Figura forse non molto nota se non ai cultori di storia militare e di studi strategici soprattutto in campo aereonautico, in realtà Giulio Douhet meriterebbe più ampia fama e, soprattutto, dovrebbe essere un vanto dell’Artiglieria italiana atteso che, pur se ricordato come Generale dell’Arma Azzurra egli nacque come artigliere e in artiglieria servì per buona parte della sua vita militare.

Ma Giulio Douhet fu anche un intellettuale i cui interessi e la cui curiosità non si limitavano al solo ambito militare ma spaziavano in altri campi.
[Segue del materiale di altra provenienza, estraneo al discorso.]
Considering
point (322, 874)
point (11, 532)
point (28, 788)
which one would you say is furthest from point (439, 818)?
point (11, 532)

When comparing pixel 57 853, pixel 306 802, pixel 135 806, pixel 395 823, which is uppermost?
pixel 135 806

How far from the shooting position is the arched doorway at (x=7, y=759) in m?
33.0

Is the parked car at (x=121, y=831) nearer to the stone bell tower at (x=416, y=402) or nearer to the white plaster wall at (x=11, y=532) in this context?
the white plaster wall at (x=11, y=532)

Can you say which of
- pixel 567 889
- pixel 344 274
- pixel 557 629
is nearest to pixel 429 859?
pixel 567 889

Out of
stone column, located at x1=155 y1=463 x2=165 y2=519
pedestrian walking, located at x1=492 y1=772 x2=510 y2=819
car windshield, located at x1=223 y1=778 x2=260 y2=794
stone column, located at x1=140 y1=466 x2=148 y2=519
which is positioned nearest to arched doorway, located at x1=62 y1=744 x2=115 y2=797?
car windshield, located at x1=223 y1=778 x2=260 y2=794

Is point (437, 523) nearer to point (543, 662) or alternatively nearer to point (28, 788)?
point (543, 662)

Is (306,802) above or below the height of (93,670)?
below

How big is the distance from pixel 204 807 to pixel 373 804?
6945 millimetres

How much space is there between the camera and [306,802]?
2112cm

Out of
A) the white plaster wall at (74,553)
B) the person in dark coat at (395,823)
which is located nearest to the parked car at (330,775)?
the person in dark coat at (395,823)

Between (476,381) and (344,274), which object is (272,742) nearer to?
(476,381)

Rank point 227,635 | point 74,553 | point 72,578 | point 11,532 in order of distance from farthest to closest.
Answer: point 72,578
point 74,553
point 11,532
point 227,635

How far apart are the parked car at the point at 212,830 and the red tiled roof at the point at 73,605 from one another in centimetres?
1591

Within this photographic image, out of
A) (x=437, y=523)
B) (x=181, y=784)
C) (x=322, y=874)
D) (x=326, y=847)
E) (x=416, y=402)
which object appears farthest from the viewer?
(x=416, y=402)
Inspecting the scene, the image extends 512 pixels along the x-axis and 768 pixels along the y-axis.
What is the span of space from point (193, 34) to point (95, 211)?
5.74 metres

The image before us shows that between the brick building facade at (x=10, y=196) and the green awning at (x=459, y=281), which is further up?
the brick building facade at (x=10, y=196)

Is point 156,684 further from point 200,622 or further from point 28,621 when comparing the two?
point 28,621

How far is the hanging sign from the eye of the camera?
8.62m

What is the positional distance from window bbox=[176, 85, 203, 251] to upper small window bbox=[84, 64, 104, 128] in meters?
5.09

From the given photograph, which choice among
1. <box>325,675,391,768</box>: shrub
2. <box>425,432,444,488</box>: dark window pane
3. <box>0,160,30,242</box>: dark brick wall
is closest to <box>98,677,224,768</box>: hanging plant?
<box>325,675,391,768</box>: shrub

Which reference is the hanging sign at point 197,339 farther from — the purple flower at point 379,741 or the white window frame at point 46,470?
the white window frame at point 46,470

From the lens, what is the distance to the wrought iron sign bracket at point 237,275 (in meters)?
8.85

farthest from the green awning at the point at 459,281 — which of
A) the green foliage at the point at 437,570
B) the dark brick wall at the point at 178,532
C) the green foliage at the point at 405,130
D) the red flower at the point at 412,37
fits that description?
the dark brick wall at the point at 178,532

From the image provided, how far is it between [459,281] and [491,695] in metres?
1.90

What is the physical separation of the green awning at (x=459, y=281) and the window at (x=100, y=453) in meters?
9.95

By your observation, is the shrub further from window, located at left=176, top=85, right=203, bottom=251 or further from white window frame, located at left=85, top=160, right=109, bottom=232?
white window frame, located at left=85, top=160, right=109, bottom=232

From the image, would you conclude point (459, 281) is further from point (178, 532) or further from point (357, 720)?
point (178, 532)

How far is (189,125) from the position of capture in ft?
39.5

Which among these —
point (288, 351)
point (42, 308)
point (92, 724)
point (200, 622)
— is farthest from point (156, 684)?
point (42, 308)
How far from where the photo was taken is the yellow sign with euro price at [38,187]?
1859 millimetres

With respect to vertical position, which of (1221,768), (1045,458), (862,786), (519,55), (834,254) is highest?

 Nacque a Caserta il 30 maggio del 1869. Il padre Giulio, combattente nelle guerre d’Indipendenza come Ufficiale farmacista, aveva scelto la cittadinanza italiana nel 1860, all’atto della cessione di Nizza e della Savoia a Napoleone III.

Evidentemente attratto dalla vita militare, a tredici anni fu allievo del Collegio militare di Firenze e quindi, quattro anni dopo, frequentò la Regia Accademia Militare di Torino e la Scuola di Applicazione di Artiglieria e Genio da cui uscì, con il grado di Tenente d’artiglieria, nel 1890; prestò quindi servizio presso il 5° reggimento artiglieria da campagna. Dopo la frequenza della Scuola di Guerra di Torino, fu promosso “a scelta” Capitano e transitò nel Corpo di Stato Maggiore. Nel 1910 fu promosso, ancora una volta “a scelta”, Maggiore e, come da regolamento all’epoca vigente fu assegnato ad altra Arma, più precisamente nel Corpo dei bersaglieri. Nel frattempo, aveva cominciato a scrivere di cose militari: tra il 1904 e l’anno successivo pubblicò sul quotidiano genovese Caffaro una serie di articoli sulla guerra russo – giapponese (lo storico Giorgio Rochat gli riconosce la capacità di averne colto gli “elementi di novità”, in primis le innovazioni tecnologiche). L’attività pubblicistica continuò nel 1910 con la pubblicazione di sei articoli su “I problemi dell’aeronavigazione”. Ebbe il merito di aprire la discussione sullo sviluppo dell’aviazione e, soprattutto, sul suo possibile ruolo in guerra. Fu proprio questo suo precipuo interesse che gli valse il trasferimento al battaglione aviatori di Torino come Comandante in seconda, con il compito, fra gli altri, di approfondire le possibilità di impiego della nuova arma. Tenne successivamente il comando del battaglione, anche dopo la promozione a Tenente Colonnello. In questi anni scrisse le “Norme per l’impiego degli aeroplani in guerra” e si dedicò all’addestramento dei reparti di volo e al miglioramento dei materiali, in stretta collaborazione con l’ing. Caproni.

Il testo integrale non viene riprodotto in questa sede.